Keep only those lines of the records that include the string "elementos".

-------- AVAILABLE RECORDS --------

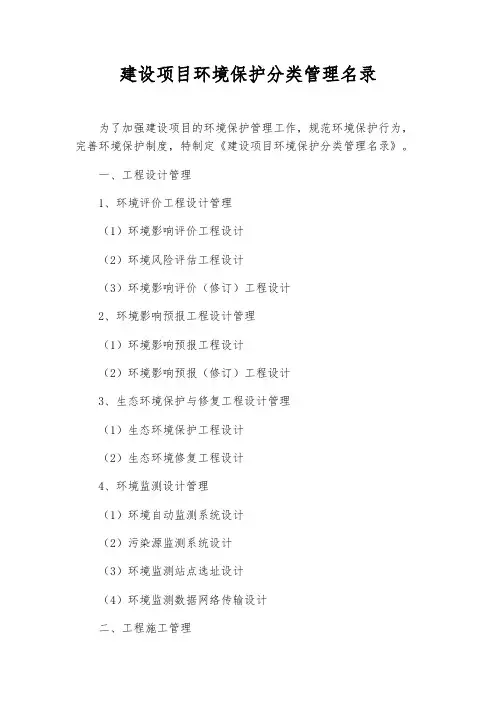 建设项目环境保护分类管理名录

为了加强建设项目的环境保护管理工作，规范环境保护行为，完善环境保护制度，特制定《建设项目环境保护分类管理名录》。

一、工程设计管理

1、环境评价工程设计管理

（1）环境影响评价工程设计

（2）环境风险评估工程设计

（3）环境影响评价（修订）工程设计

2、环境影响预报工程设计管理

（1）环境影响预报工程设计

（2）环境影响预报（修订）工程设计

3、生态环境保护与修复工程设计管理

（1）生态环境保护工程设计

（2）生态环境修复工程设计

4、环境监测设计管理

（1）环境自动监测系统设计

（2）污染源监测系统设计

（3）环境监测站点选址设计

（4）环境监测数据网络传输设计

二、工程施工管理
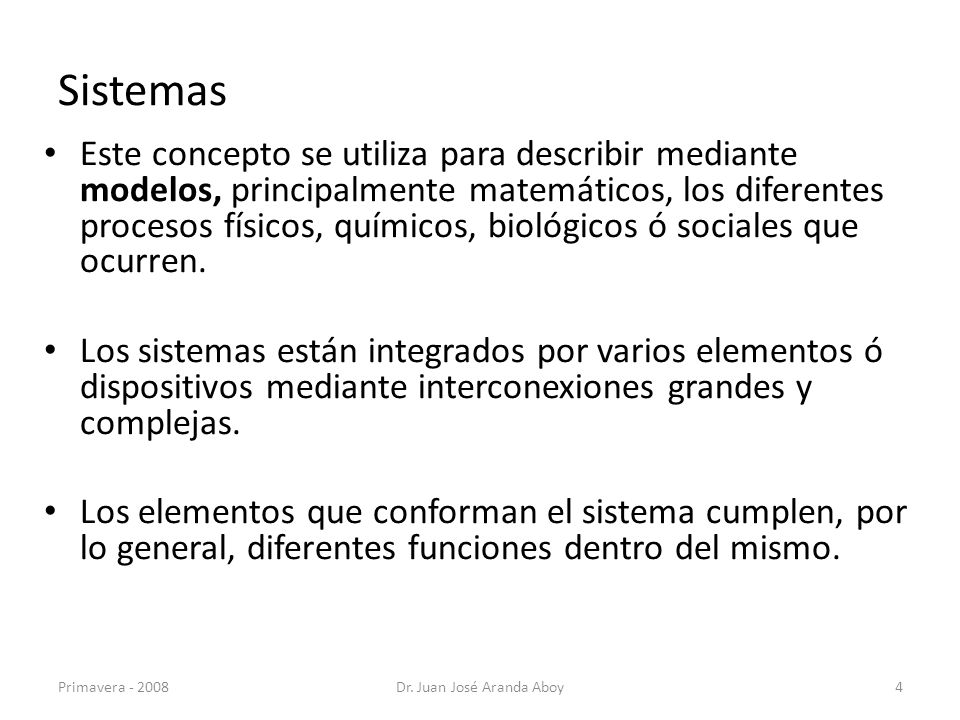 Sistemas

• Este concepto se utiliza para describir mediante **modelos,** principalmente matemáticos, los diferentes procesos físicos, químicos, biológicos ó sociales que ocurren.

• Los sistemas están integrados por varios elementos ó dispositivos mediante interconexiones grandes y complejas.

• Los elementos que conforman el sistema cumplen, por lo general, diferentes funciones dentro del mismo.

Primavera - 2008 Dr. Juan José Aranda Aboy 4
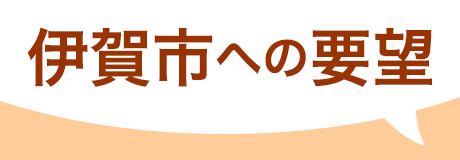 伊賀市への要望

--------

### RESPONSE AREA
• Los sistemas están integrados por varios elementos ó dispositivos mediante interconexiones grandes y complejas.
• Los elementos que conforman el sistema cumplen, por lo general, diferentes funciones dentro del mismo.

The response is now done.